Inoltre, l’art. 9, commi 7 e 8, D.P.R. n. 600/1973 (applicabili ratione temporis al caso di specie), non pone alcun limite temporale all’emendabilità e alla ritrattabilità della dichiarazione dei redditi risultanti da errori commessi dal contribuente, se non nei limiti del diritto al rimborso, ai sensi dell’art. 38, D.P.R. n. 602/1973. Infatti, la dichiarazione non seguita da atti autonomamente impugnabili (quale, ad esempio, la cartella di pagamento), legittima la rettifica, la quale si risolve necessariamente in una istanza di rimborso della maggiore imposta versata in base alla dichiarazione originaria ovvero del maggior credito d'imposta risultante.

Invero, la possibilità di emendare la dichiarazione d’imposta per errori di fatto e di diritto deve essere riconosciuta anche in sede contenziosa, al fine di permettere al contribuente di opporsi alla maggiore pretesa tributaria avanzata dall’Amministrazione finanziaria (Cfr.

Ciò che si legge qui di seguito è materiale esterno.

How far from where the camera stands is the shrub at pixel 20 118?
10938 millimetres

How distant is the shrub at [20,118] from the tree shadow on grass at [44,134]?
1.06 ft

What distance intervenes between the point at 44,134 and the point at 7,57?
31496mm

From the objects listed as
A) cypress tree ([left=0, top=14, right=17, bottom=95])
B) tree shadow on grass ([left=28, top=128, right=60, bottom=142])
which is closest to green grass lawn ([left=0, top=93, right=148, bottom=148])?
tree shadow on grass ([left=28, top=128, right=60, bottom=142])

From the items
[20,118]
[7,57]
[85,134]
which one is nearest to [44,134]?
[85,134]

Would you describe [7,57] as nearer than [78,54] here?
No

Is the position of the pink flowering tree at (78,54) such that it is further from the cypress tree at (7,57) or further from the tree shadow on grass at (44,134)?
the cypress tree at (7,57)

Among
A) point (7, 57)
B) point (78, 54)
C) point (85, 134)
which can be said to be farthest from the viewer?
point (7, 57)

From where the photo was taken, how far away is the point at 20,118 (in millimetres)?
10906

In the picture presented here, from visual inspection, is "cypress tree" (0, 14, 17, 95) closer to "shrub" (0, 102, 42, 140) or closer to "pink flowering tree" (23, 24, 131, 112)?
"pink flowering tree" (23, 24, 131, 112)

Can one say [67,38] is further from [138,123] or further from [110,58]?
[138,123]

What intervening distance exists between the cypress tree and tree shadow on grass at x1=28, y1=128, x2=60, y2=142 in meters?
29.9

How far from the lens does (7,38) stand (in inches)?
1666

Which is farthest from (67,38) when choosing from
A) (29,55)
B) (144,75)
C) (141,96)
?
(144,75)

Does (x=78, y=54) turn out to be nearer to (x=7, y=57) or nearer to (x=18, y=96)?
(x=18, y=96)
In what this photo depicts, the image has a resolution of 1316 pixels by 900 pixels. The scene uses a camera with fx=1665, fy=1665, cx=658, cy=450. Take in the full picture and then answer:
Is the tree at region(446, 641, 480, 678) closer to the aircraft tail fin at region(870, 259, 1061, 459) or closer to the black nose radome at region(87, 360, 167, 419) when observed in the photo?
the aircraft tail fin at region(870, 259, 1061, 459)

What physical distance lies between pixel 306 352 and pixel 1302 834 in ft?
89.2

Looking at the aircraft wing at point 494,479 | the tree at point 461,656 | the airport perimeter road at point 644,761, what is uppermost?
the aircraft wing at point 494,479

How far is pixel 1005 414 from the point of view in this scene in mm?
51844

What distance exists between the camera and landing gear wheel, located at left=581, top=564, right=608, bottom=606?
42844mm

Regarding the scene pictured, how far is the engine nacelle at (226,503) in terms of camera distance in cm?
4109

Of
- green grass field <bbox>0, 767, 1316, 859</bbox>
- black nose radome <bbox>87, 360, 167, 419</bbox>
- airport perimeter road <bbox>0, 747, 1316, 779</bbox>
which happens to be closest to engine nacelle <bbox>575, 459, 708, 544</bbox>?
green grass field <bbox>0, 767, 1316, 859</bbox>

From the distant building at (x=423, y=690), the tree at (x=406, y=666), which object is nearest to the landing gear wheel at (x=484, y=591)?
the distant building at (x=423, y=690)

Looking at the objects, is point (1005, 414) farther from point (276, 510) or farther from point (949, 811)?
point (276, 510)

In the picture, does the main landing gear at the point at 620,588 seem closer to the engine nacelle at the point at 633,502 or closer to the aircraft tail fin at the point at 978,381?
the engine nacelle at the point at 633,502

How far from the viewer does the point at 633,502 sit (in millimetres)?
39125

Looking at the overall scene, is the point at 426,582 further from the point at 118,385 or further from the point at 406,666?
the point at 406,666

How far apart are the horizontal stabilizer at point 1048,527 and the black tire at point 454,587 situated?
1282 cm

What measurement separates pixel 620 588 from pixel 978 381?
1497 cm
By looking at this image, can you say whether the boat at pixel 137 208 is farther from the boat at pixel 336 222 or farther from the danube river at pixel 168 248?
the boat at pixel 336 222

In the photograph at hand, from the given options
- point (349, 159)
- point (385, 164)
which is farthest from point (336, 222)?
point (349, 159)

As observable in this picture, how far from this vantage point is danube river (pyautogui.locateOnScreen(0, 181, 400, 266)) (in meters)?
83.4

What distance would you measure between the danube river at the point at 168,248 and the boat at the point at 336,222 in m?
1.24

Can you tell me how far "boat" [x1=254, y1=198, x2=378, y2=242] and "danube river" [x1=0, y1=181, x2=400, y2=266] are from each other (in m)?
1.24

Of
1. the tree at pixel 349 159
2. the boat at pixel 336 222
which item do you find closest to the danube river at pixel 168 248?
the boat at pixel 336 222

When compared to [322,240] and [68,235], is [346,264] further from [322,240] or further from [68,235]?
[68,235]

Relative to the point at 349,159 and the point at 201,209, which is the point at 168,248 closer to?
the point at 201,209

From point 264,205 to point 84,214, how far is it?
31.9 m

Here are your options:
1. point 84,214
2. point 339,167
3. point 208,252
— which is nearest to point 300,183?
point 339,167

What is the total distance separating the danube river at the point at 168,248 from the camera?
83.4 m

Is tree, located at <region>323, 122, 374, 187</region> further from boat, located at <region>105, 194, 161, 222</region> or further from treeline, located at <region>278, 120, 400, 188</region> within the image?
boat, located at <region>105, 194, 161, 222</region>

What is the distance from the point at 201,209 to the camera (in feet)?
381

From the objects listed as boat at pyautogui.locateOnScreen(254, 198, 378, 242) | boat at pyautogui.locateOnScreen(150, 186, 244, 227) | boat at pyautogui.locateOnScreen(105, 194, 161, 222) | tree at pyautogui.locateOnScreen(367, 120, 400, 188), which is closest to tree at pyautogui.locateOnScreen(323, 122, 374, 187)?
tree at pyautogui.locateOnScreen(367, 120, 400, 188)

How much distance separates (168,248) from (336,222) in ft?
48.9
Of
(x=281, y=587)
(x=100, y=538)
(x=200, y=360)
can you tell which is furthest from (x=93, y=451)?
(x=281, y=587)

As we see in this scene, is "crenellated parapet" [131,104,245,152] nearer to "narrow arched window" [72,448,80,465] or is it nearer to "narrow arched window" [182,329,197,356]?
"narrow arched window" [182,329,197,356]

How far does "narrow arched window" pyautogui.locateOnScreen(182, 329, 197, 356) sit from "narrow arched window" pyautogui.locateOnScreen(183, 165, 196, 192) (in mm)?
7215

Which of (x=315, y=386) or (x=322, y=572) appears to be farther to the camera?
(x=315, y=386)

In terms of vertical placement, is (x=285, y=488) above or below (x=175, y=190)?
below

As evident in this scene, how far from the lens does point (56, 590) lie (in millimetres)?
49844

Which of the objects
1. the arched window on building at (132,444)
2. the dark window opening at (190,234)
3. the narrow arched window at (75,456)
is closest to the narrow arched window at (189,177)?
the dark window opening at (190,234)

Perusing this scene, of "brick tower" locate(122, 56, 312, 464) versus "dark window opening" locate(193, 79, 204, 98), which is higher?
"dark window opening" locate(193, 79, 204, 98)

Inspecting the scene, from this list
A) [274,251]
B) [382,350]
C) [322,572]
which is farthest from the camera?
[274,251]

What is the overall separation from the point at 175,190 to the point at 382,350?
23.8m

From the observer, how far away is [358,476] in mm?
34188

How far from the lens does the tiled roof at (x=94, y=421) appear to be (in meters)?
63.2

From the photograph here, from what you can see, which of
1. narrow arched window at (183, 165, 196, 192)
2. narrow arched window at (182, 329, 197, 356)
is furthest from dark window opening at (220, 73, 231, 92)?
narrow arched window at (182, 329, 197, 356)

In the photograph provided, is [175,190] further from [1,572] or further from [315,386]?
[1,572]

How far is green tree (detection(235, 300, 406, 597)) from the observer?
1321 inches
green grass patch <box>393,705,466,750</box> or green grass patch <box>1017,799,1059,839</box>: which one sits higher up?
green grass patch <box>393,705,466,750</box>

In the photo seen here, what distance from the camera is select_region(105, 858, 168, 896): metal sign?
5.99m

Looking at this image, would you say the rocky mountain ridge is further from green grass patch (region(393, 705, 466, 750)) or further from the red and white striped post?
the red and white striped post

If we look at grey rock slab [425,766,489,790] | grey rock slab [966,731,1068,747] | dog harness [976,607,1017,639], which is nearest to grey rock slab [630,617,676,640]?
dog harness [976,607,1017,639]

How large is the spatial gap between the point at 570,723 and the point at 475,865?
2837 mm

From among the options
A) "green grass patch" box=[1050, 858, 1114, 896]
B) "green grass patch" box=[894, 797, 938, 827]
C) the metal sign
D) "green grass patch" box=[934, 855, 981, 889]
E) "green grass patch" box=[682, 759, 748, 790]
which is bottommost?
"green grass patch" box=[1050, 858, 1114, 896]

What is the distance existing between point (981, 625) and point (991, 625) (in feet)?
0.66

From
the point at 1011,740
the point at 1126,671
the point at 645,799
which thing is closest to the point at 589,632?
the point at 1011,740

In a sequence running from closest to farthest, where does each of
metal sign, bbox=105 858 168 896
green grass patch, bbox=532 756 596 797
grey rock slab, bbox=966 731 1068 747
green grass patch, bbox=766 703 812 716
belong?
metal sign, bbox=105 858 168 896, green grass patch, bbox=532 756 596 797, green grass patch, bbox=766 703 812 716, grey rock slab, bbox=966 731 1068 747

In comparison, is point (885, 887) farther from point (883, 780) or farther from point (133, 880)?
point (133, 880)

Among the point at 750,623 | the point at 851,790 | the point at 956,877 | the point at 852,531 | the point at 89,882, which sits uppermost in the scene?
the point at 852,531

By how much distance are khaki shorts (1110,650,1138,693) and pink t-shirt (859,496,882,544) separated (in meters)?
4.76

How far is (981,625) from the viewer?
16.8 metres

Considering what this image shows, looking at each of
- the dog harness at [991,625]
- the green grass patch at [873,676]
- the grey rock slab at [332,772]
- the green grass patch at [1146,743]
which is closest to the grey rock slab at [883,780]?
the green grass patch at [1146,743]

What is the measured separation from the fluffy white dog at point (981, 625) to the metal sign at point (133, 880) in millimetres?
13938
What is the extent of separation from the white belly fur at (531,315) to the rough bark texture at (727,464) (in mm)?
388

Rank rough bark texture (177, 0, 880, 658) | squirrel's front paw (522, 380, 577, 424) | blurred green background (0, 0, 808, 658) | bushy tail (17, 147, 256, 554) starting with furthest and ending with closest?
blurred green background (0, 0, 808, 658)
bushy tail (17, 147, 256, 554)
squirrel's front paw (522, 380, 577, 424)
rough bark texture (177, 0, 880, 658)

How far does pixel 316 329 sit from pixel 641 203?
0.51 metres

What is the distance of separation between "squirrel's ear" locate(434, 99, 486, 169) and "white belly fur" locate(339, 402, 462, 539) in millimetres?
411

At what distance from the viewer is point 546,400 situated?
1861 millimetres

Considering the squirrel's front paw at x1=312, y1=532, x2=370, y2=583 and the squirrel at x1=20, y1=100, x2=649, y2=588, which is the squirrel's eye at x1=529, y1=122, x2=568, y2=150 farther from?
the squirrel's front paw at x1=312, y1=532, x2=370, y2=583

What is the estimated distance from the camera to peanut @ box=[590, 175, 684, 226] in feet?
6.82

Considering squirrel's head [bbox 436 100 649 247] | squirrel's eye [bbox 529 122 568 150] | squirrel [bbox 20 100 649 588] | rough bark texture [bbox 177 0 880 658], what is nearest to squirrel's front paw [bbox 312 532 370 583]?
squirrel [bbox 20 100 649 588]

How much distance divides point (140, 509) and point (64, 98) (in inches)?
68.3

Cass. n. 22021/2006).

Sicché, conclude la Corte, “un sistema legislativo che intendesse negare in radice la rettificabilità della dichiarazione, darebbe luogo a un prelievo fiscale indebito e, pertanto, non compatibile con i principi costituzionali della capacità contributiva - art. 53 Cost., comma 1 - e dell’oggettiva correttezza dell’azione amministrativa - art. 97 Cost., comma 1".